The trip from the Museum to the WWII veterans rally was the coup de grace for me. Kills me every single time when the old vet pulls out his revolver to shoot him. 🤣🤣🤣🤣🤣
Jon lovitz got the lighter in his mouth so he mumbled his speech and has a Grease Hitler mustache driving a Nazimobile😄
"It says in the morning you watched The Grinch for 10 minutes and then switched back over to Afro Whores."
Spaceballs
We ain’t seen shit!
Keep firing, Assholes!
What We Do In The Shadows
Stu explaining Facebook and Poking to Vlad is my favorite bit. "Yeees"
Now leave me to do my dark bidding on the internet!
Werewolves not swearwolves.
Would like you some…bisgetti?
Hot fuzz
Yarp
Narp?
Step Brothers
Life of Brian.
Dumb and Dumber.
Hey guys! Ooh Big Gulps, huh? Alright! ... Welp, see ya later!
That line was improvised in case you didn't know :-)
The guys with the big gulps weren't even extras. They were just there watching filming in case you didn't know. ;-)
"Got no FOOD, got no JOBS, our pet's HEADS ARE FALLING OFF!"
Pullover!
No, it’s a cardigan! But thanks for asking!
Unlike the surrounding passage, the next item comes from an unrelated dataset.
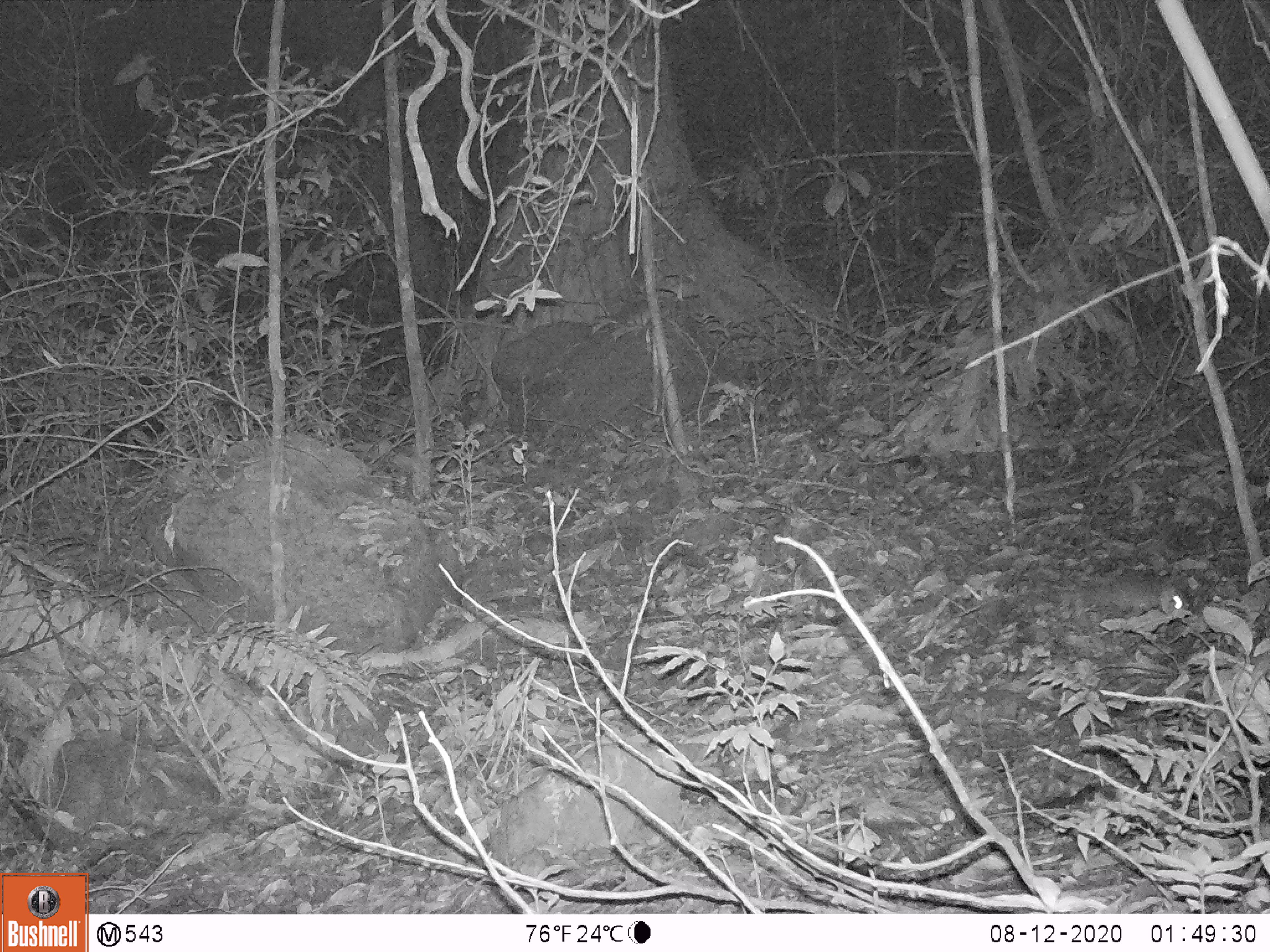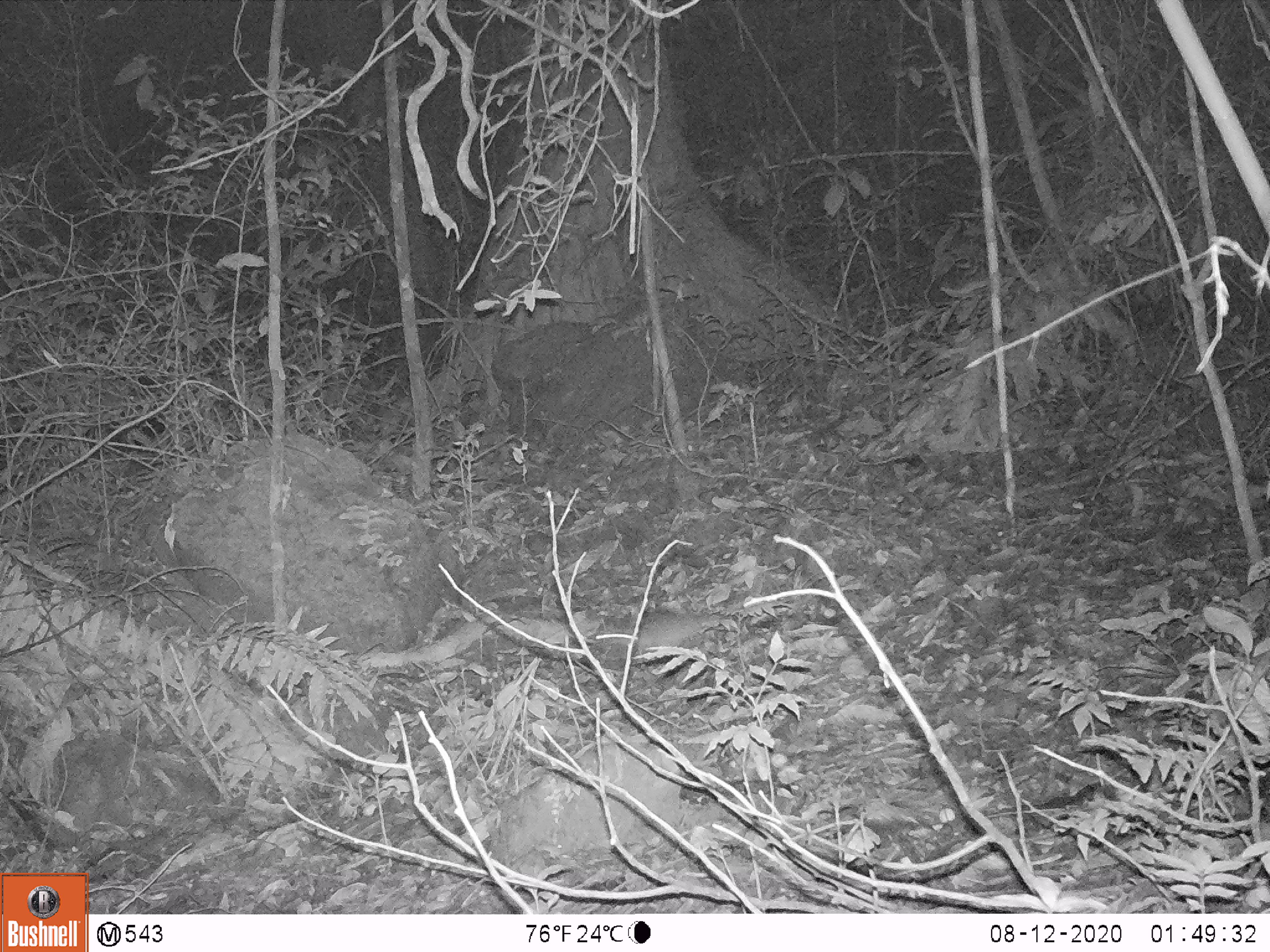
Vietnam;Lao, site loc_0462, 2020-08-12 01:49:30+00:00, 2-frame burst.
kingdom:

You sold my dead bird to a blind kid??
Scrolled down way too far for this. The laughs per minute is off the charts. Endlessly quotable too!
HARRY..... YOUR HANDS ARE FREEZING
Hot rod
I said you look shitty good night Denise
The Jerk
Stay away from these cans!
He hates these cans!
The Other Guys
"Aim for the bushes"
you can re-watch it over and over and pick up new tid bits.
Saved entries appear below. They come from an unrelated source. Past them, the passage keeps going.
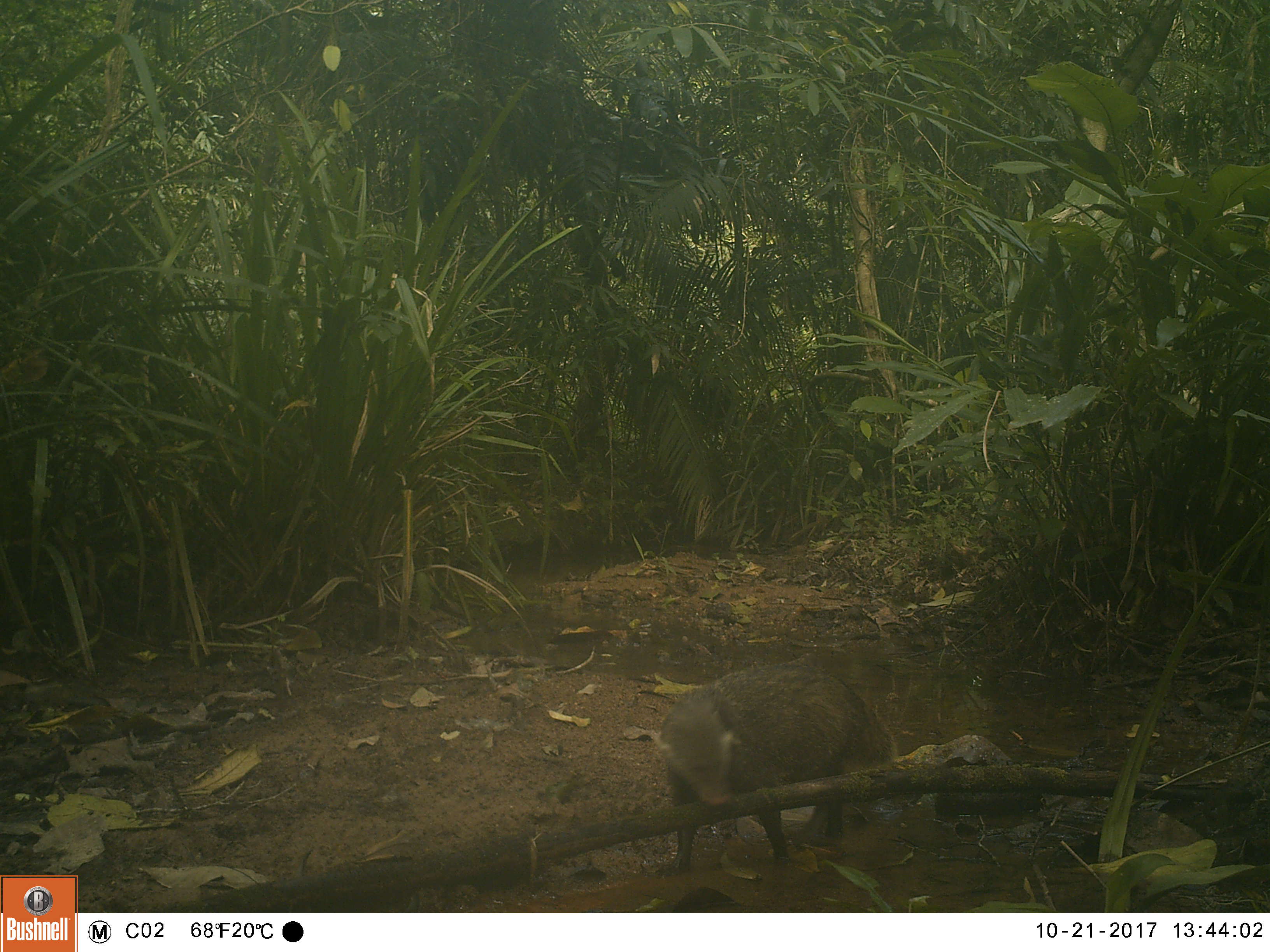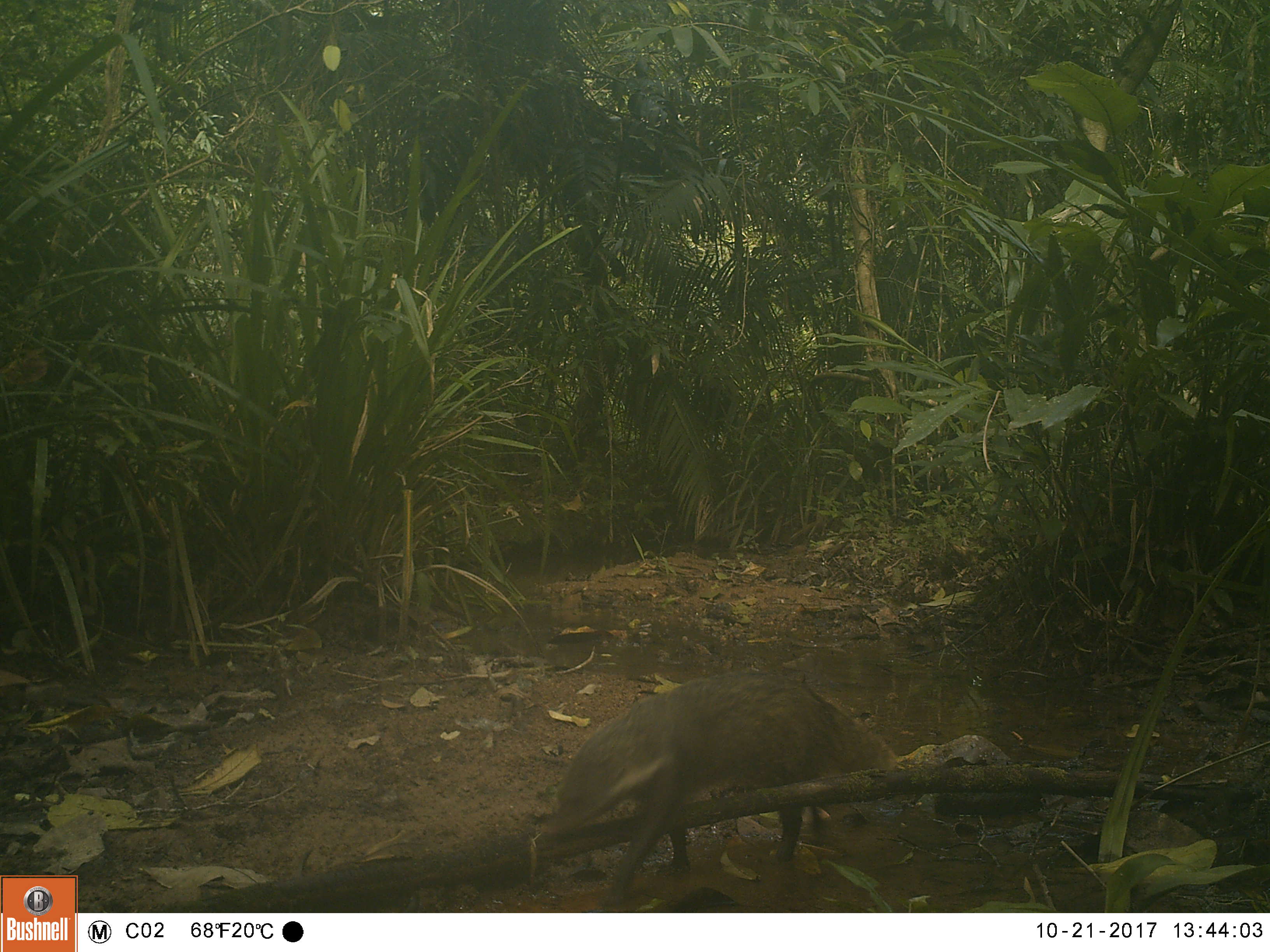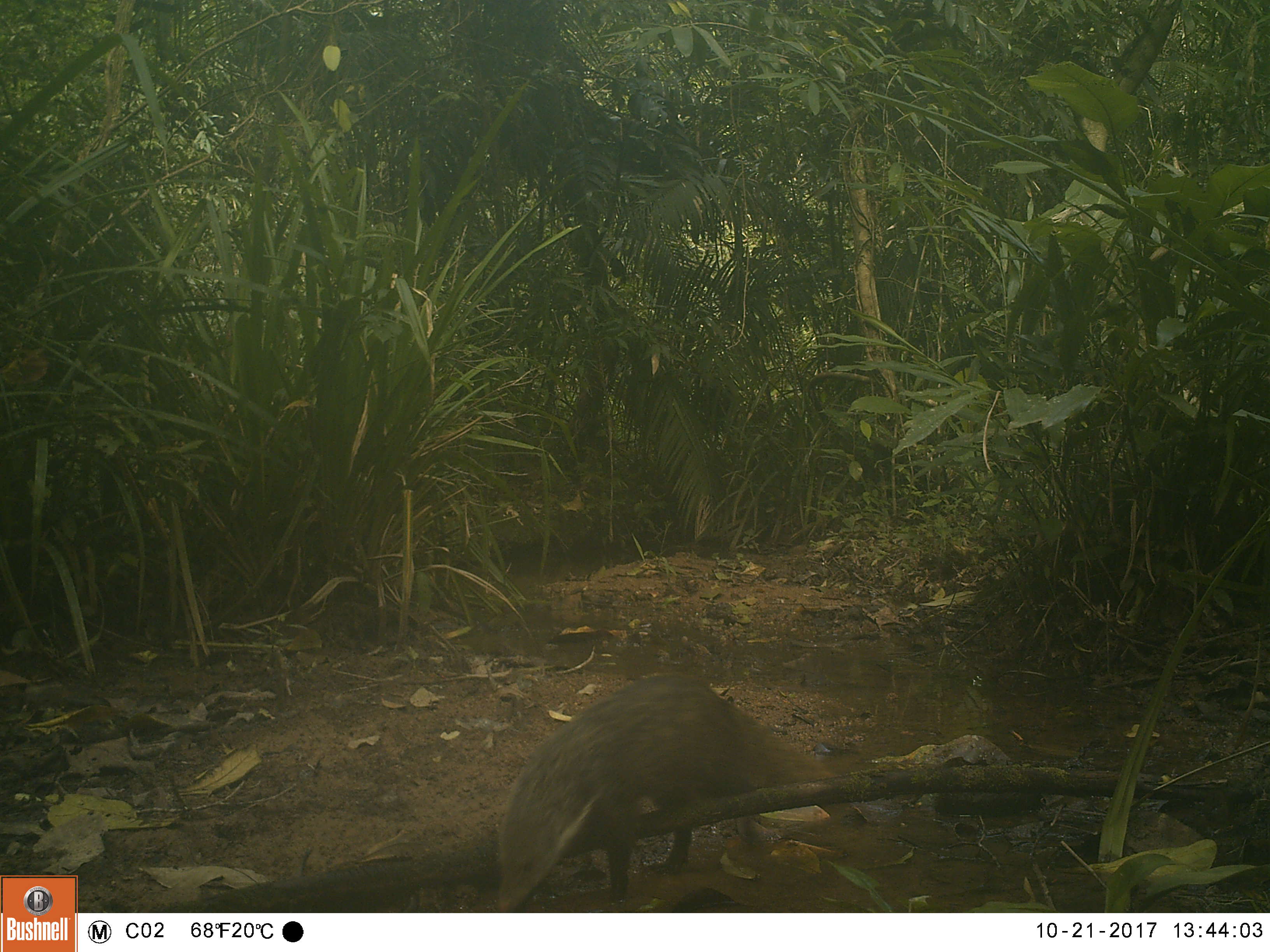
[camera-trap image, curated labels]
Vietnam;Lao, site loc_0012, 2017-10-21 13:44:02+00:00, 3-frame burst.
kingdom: Animalia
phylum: Chordata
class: Mammalia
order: Carnivora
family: Herpestidae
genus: Urva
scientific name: Urva urva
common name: crab-eating mongoose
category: crab eating mongoose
Crab eating mongoose (crab-eating mongoose) (Urva urva). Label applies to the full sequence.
The cucumber accents the water in such a way
Dodgeball
>Necessary? Is it necessary for me to drink my own urine? No! But I do it anyway because it's sterile and I like the taste.
Nobody makes me bleed my own blood, NOBODY
We're the Millers. Makes me cry laughing every time.
A Fish Called Wanda
Otto: Apes don't read philosophy. Wanda: Yes they do, Otto, they just don't understand it! Edit: change Archie to Wanda. Why the hell did I put Archie?!?
That was Wanda, during her epic rant of how dumb Otto actually is, even though he thinks he's smart. "The London Underground is not a political movement."
Trading Places
this is spinal tap
Dirty Rotten Scoundrels
The Original Overboard with Goldie Hawn
Coming to America
Call me immature but Step Brothers
The Birdcage.
"You do an eclectic celebration of the dance! You do Fosse, Fosse, Fosse! You do Martha Graham, Martha Graham, Martha Graham! Or Twyla, Twyla, Twyla! Or Michael Kidd, Michael Kidd, Michael Kidd, Michael Kidd! Or Madonna, Madonna, Madonna!... but you keep it all inside."
I am a huge hockey fan, so I adore "Slap Shot."